Se você tem mais de 40 anos, talvez se lembre de quando os eventos de animê eram, acima de tudo, um ponto de encontro entre amigos. Antes dos grandes anúncios e atrações internacionais, muita coisa acontecia nos corredores, nas salas temáticas organizadas por fã-clubes e nas conversas que atravessavam o fim de semana inteiro.
Realizado nos dias 18 e 19 de abril, em São Caetano do Sul, o UP!ABC 2026 traz um pouco dessa sensação. Em vez de apostar apenas em atrações grandiosas, o evento parece encontrar sua maior força na relação construída com o próprio público ao longo dos anos.
Foi minha primeira vez no UP!ABC e uma das coisas que mais chamaram a atenção foi justamente esse clima de familiaridade.

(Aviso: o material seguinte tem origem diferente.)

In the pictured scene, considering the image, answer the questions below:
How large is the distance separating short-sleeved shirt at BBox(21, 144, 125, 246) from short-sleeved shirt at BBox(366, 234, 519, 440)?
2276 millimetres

Pelos corredores, era comum ver reencontros, grupos que claramente frequentam o evento há bastante tempo e visitantes que pareciam à vontade naquele espaço. Mais do que participar, muita gente dá a impressão de fazer parte da história do evento.

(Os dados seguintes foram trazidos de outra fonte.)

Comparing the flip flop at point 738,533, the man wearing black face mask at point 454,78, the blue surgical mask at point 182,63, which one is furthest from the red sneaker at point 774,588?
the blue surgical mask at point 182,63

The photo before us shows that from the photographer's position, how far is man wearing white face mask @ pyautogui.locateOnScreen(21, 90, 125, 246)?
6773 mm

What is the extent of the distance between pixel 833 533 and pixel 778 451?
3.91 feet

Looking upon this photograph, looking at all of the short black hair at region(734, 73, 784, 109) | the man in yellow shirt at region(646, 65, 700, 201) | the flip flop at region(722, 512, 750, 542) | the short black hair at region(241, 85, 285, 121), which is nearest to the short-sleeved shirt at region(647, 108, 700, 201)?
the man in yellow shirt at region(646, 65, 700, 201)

Ao mesmo tempo, o crescimento do público também traz alguns desafios. Em determinados momentos do dia, os corredores ficaram bastante cheios e circular pelo espaço exigiu um pouco mais de paciência. As filas na entrada e alguns pontos de maior movimento mostram que talvez seja o momento de pensar em adaptações para as próximas edições.
Ainda assim, esses fatores não definem a experiência.

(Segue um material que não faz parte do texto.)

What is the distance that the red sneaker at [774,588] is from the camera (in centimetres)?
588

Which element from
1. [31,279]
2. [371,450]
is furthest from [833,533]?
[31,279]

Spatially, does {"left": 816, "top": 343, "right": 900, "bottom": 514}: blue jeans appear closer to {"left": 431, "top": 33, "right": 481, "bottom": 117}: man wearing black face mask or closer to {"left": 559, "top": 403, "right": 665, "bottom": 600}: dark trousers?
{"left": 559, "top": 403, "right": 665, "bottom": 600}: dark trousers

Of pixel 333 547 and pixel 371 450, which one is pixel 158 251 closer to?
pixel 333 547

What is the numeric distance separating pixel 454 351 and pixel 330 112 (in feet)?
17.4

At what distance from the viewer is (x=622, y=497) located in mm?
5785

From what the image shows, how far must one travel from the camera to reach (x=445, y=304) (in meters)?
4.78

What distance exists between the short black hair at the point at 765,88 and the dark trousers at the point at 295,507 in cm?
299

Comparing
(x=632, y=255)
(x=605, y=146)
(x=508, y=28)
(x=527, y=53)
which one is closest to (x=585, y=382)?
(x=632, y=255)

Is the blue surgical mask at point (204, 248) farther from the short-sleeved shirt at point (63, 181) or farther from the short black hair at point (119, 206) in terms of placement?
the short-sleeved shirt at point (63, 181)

A diversidade de atrações ajuda bastante a criar um ambiente acolhedor. Estandes comerciais dividem espaço com artistas independentes, áreas de games e, principalmente, os fã-clubes. Muitos deles vão além da exposição e promovem atividades, compartilham curiosidades e recebem o público com entusiasmo. É o tipo de dedicação que só existe quando há paixão pelo que está sendo apresentado.


Os cosplayers também fazem parte dessa atmosfera. Havia desde produções elaboradas até fantasias mais simples, mas o que mais se destacava era a disposição das pessoas em interagir, tirar fotos e aproveitar o evento sem pressão ou competitividade exagerada.
Outro ponto positivo foi a preocupação com acessibilidade e mobilidade. O transporte oferecido a partir da estação facilita bastante a chegada para quem utiliza transporte público, enquanto o suporte voltado às pessoas com deficiência demonstra um cuidado importante com diferentes perfis de visitantes.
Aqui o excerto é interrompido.